A recent CT scan of Tutankhamun in 2006 was able to provide evidence against the 'homicide theory'. A depression fracture noted on the skull from X-rays taken 30 years previously was found to be a post-mortem injury rather than a cause of death. The hole in the head had been created in order to continue the embalming process of mummification. This CT investigation was also able to confirm Tutankhamun's age of death as nineteen and disprove the idea that the young pharaoh had suffered from scoliosis; rather the bend in his spine was from additional post-mortem damage to the body.

== Disadvantages ==
Although the information and evidence gathered by radiological imaging of ancient remains have been largely beneficial to the fields of archaeology and anthropology, not all of the information can be considered accurate due to the lack of radiologists who specialise in paleopathology. Instead, to obtain the most information from CT or X-ray images a team must meet to discuss the findings (e.g. for a skeletal study of the remains, an orthopaedic surgeon, bone pathologist and musculoskeletal radiologist would meet). Another disadvantage to this technique is the low contrast resolution. The researcher may be unable to determine a difference between soft tissue and artefacts left from the embalming process. Due to the decomposed state of some of the mummified remains, it can also be difficult to distinguish internal organs due to shrinkage and a lack of preservation. Post-mortem injuries and damage to the body can also hinder the ability of radiological scans to provide accurate information for researchers. For example, in frozen remains, there can difficulty when differentiating whether a CT suggests the body has air-inflated lung tissue or if there is frozen fluid in the lungs.
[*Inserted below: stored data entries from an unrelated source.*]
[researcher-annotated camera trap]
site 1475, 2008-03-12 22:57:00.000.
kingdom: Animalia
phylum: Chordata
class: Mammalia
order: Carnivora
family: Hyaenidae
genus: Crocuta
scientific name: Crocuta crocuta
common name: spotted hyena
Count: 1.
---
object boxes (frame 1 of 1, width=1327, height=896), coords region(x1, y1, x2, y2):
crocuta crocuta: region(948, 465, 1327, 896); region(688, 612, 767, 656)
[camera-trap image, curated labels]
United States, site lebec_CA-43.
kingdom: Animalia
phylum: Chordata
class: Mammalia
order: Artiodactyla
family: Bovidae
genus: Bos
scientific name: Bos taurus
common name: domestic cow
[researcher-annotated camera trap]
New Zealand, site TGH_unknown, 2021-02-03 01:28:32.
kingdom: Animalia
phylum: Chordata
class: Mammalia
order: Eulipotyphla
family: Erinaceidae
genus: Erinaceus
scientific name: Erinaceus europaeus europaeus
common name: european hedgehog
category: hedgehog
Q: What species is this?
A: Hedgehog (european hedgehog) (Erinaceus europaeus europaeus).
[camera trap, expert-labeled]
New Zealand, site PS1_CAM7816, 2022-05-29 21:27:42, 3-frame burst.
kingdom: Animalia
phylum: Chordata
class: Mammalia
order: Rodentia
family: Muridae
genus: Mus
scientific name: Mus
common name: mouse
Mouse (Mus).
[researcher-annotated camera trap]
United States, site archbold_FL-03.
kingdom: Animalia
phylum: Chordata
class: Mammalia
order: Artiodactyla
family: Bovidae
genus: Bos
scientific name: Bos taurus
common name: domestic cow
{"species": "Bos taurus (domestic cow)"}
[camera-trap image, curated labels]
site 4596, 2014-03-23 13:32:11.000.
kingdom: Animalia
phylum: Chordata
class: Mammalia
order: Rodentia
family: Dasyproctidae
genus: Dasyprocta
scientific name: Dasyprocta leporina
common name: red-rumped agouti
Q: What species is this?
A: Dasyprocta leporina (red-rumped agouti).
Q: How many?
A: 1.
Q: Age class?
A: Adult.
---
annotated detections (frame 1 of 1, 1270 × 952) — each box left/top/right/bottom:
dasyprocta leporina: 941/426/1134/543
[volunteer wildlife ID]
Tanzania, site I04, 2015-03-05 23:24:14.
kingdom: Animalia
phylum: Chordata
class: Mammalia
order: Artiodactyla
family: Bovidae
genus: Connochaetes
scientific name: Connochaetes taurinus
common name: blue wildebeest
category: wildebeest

Paleoradiology is informative in its ability to assist in determining the age of death of the remains, however, this is not always completely accurate or available information. In a sample of bog bodies, 35% were not able to be identified with any age group and 30% could not be sex determined. A radiological study of an iceman was only able to produce an estimate of 40-50 years at age of death. In order to achieve a more accurate time frame, the body would have to be subject to an autopsy or similar physical assessment which would cause irreversible damage to the remains.

Another disadvantage of paleoradiology is the difficulty in transporting the equipment or the artefact/remains to spaces where the images can be taken. For example, in 2005 the mummy of Tutankhamun was imaged using a CT-scanner which had to be brought from the Cairo Museum to tomb KV62 in the Valley of the Kings. This was due to the fragile state of the remains which were unable to be removed from the climate-controlled tomb. In this study, funding came from a five-year grant from the Supreme Council of Antiquities, which was aided by the donation of a Siemens CT-scanner by the National Geographic Society, however typically funding for research can be problematic as equipment is costly and there may not be sufficient interest to prompt donations.